Red Rock offers a striking contrast of desert sandstone towers, varnished black faces, and deep canyons just 20–30 minutes from the Las Vegas Strip, making it one of the most accessible world-class climbing destinations. The area is renowned for its long, moderate multi-pitch routes that give “big wall” exposure without extreme grades, alongside high-quality sport crags and bouldering sectors. With generally mild winter weather, well-established approaches, and a huge spread of grades, it’s a place where beginners, weekend warriors, and elite climbers can all find unforgettable days out on the rock.

Best-known route: Epinephrine (Black Velvet Canyon) — legendary, exposed chimneys and face climbing around 5.9, often considered a must-do desert classic.

Difficulty range: Roped routes around 5.4–5.14, bouldering roughly V0–V13+.

Rocklands, South Africa

Rocklands

Rocklands is a remote, high-desert plateau of orange and grey sandstone blocks scattered across rolling hills, offering a density of world-class boulders that feels almost unreal. The climbing is powerful and three-dimensional, with pinches, slopers, roofs, and compression lines that photograph as well as they climb, drawing many of the world’s strongest boulderers every season. Despite its international reputation, the atmosphere remains laid-back and wild, with dirt roads, big skies, and evenings around a fire, creating a strong sense of adventure and community.

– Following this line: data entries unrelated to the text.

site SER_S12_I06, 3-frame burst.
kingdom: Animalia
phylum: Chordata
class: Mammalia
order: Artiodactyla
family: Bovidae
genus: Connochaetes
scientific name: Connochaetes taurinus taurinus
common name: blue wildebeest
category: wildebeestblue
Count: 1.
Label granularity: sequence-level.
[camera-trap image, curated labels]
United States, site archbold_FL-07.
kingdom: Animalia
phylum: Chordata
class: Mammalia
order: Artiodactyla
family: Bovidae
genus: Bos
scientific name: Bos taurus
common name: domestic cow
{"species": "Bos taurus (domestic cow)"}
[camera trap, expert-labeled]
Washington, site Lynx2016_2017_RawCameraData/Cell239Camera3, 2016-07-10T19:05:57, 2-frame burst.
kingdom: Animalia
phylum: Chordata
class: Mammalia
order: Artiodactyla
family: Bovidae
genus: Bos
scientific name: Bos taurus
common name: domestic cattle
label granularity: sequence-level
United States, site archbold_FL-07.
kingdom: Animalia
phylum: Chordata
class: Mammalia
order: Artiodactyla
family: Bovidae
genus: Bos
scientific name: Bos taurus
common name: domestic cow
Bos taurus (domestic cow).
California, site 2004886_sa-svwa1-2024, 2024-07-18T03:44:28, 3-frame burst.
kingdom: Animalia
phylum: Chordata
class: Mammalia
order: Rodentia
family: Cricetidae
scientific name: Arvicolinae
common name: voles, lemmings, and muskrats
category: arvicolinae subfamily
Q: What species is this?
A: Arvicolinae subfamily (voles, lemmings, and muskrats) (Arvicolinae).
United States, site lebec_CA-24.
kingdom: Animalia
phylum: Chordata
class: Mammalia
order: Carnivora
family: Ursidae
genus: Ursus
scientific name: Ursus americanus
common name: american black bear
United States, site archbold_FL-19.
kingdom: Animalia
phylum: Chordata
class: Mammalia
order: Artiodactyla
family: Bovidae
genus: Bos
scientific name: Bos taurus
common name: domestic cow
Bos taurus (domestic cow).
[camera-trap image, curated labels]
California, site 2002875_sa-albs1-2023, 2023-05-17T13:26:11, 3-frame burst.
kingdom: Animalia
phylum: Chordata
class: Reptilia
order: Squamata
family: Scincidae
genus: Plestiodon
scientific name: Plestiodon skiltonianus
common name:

Best-known route (problem): The Vice — a steep, physical compression testpiece around Font 8B (V13), emblematic of Rocklands power climbing.

Difficulty range: Boulders from roughly Font 5/6A (V1–V2) up to about Font 8C+/9A (V15–V16), with a huge concentration in Font 6B–7C.

Mallorca, Spain

Mallorca

Mallorca is synonymous with deep water soloing: sheer limestone sea cliffs rising straight out of turquoise water, where climbers leave the rope behind and rely on the Mediterranean as their “crash pad.” The island combines holiday vibes with serious climbing, offering everything from mellow splashy traverses to terrifyingly exposed, endurance-heavy testpieces high above the sea. The visual drama of the arches and caves, the sound of waves below, and the unique mental challenge of committing to hard moves with nothing but water beneath you make Mallorca a bucket-list destination even for seasoned climbers.

Best-known route: Es Pontas — Chris Sharma’s spectacular arch DWS line, often graded around 9a+, and one of the most famous solo climbs in the world.

Difficulty range: DWS and roped limestone climbing from around 5+/6a up to roughly 9a/9a+, with abundant mid-grade routes for strong intermediates.